> [About this task] According to the forum post, what breeds is Laddie a cross of?

> [Supplied text]
[Start of Attachment]

4299 Views 196 Replies 16 Participants Last post by  dogpatch
I hope I am doing this right. I seem to be very sub-forum challenged! Anyway, this is a continuation of my recent posts in other sub-forums.

Just for amusement's sake, what the heck is "Dogpatch"? For those who aren't old enough to remember, Dogpatch is a ficticious place in a cartoon strip from the 20th century. Kind of a political satire. It was a poverty stricken dump of a community in the back country someplace. We moved to this place in 1980 and it acquired its nickname almost immediately, being a tommy-tumbledown dump, with past residents being of a reportedly unsavory character. The nickname stuck and we still find it amusing.

Anybody who's been kind enough to read my recent posts knows my current project is Laddie, a half Clydesdale, half Standardbred gelding, about 23 years old. A very gentle but troubled soul. I'll just pick up where I left off.

Laddie and I continued to work on jogging on the right rein, but we've hit the anticipation/anxiety threshold and Laddie's responses were deteriorating a little bit. I was asking for some "long interval" transitions, jogging from one letter to the next, dropping to a walk, jogging again, etc. But the "whoa" button got messed up, he wasn't stopping quite as well when asked, REALLY anticipating the jog cue and tensing up because I was starting to use a little more rein pressure to get the downward or stop transition, and he responded by getting a little more bracey.

[End of Attachment]

(Brief text snippets from websites)
[Start of Attachment]

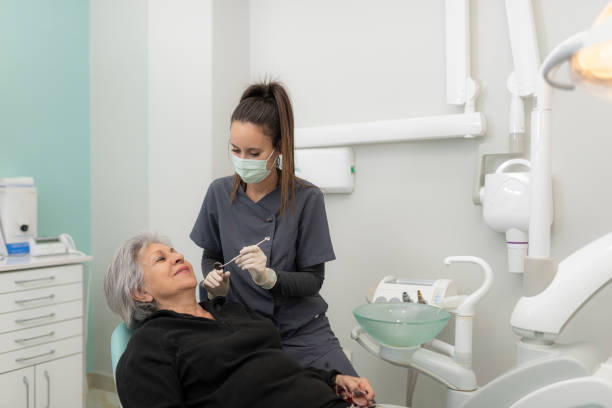 Best Emergency Dentist for Knocked-Out Tooth in Smyrna, GA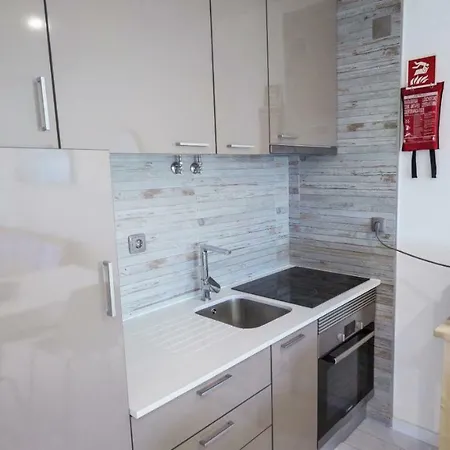 Appartement - 303b Albufeira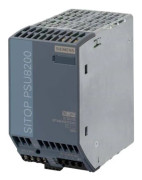 Siemens 6EP3446-8SB10-0AY0, inomhus, Multifärg, CE, RoHS, REACH, 70 mm, 125 mm, 1,2 kg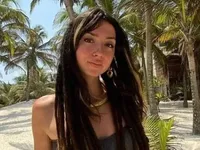 Громадянка Німеччини, яку викрали з музичного фестивалю, загинула у полоні ХАМАС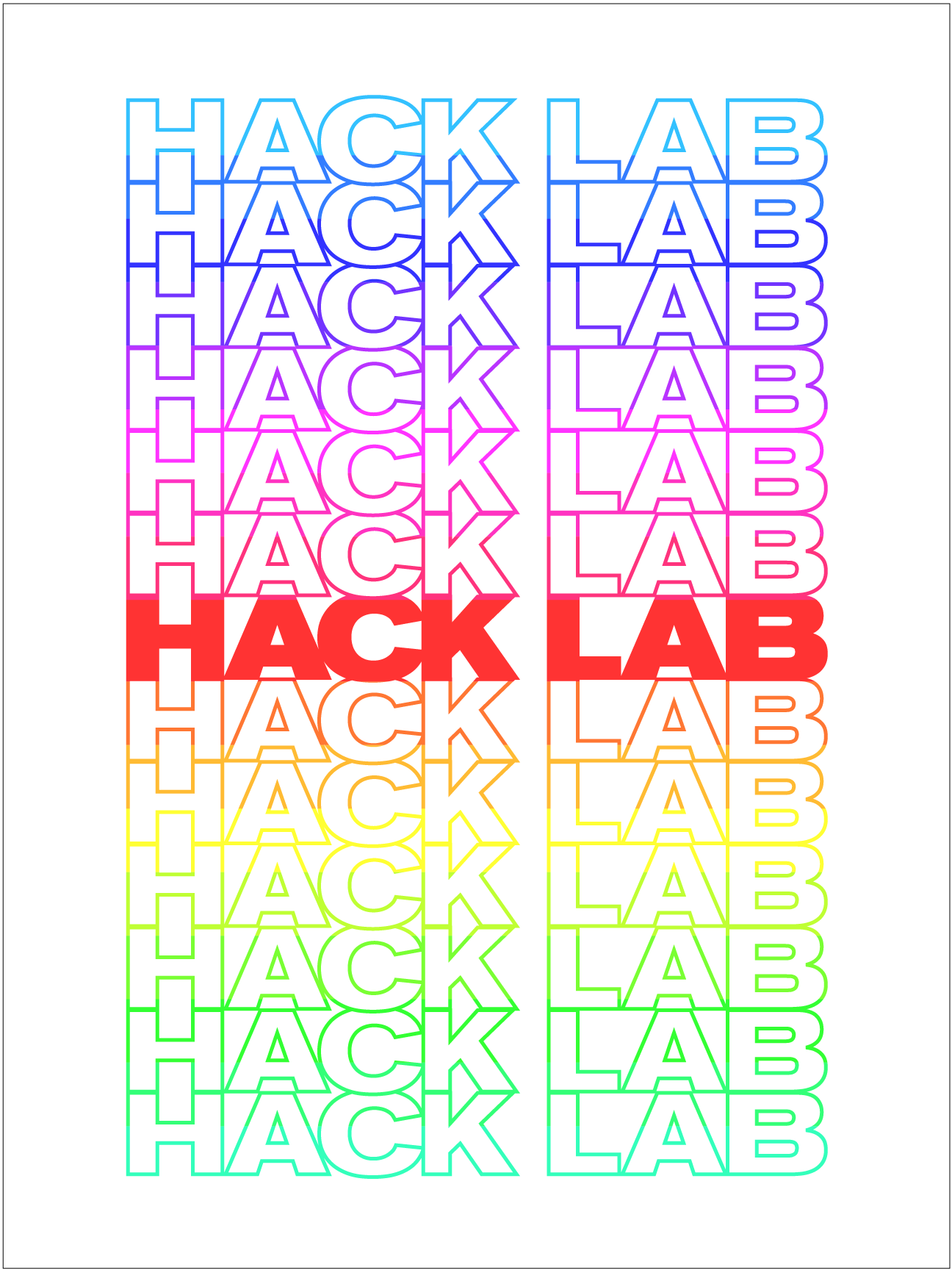 Hack Lab Spring Internship Applications. Sign-Up Now!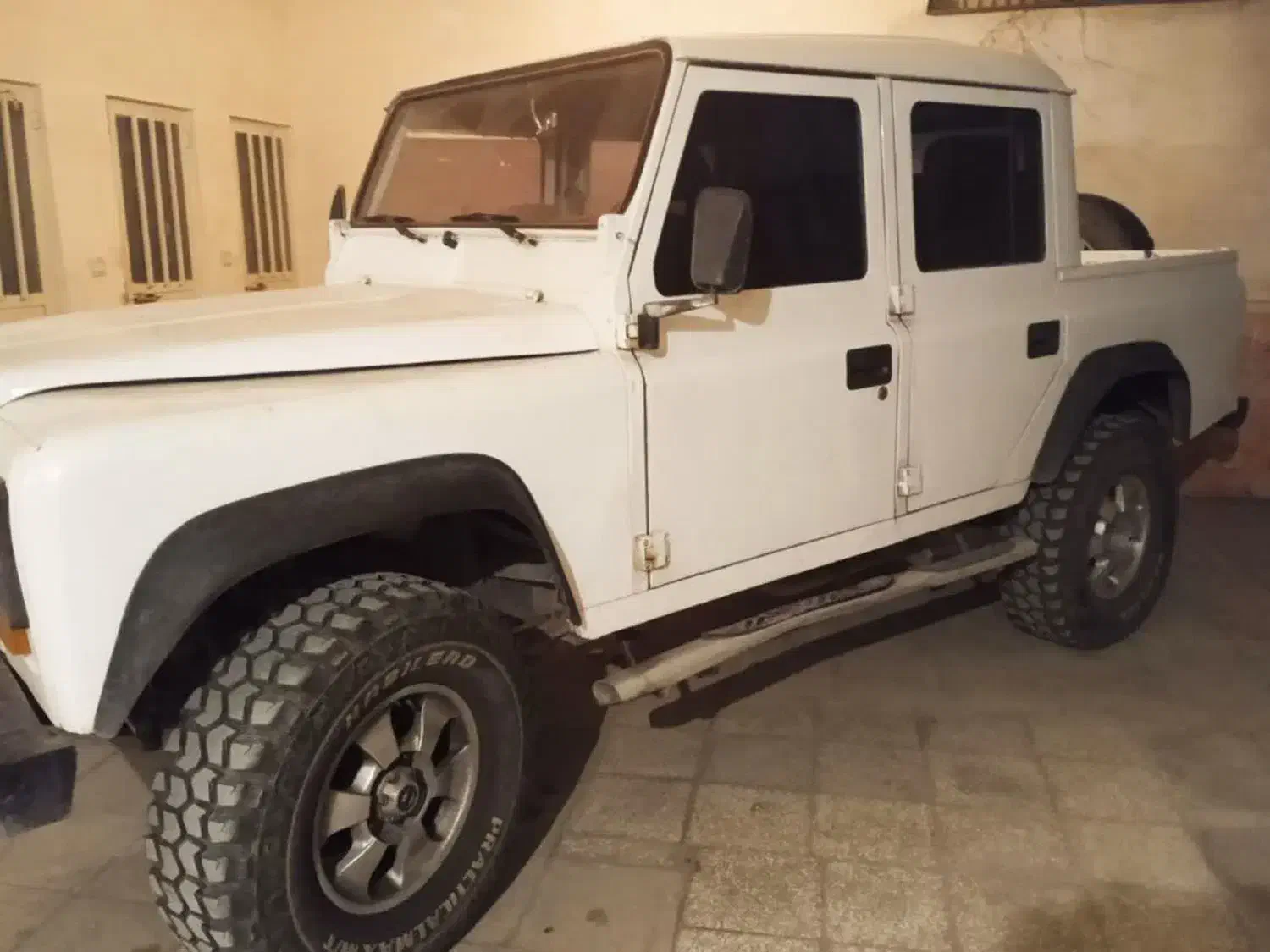 پاژن دیفندر|خودرو سواری و وانت|مشهد, عامل|دیوار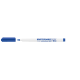 Táblamarker 1-1,5mm, M kerek Ico kék
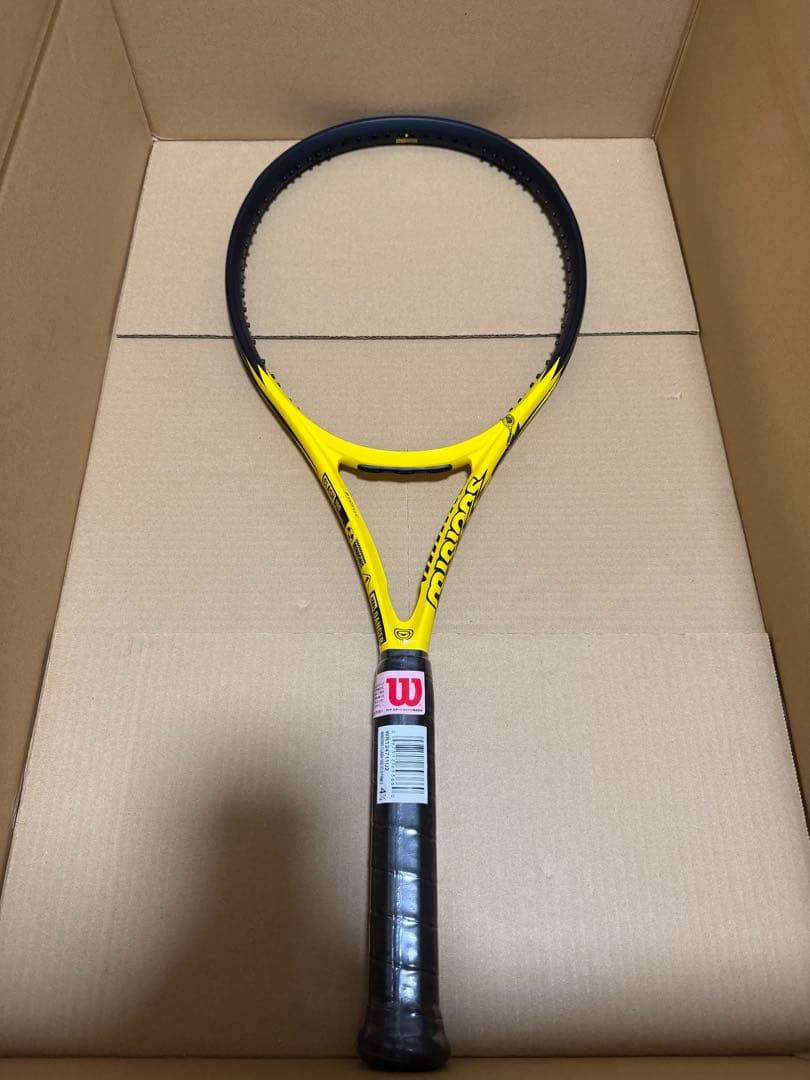 新品未使用　MINIONS CLASH 100 V2.0 WR124711U2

[End of Attachment]

> [Output of the exercise] Laddie is half Clydesdale and half Standardbred.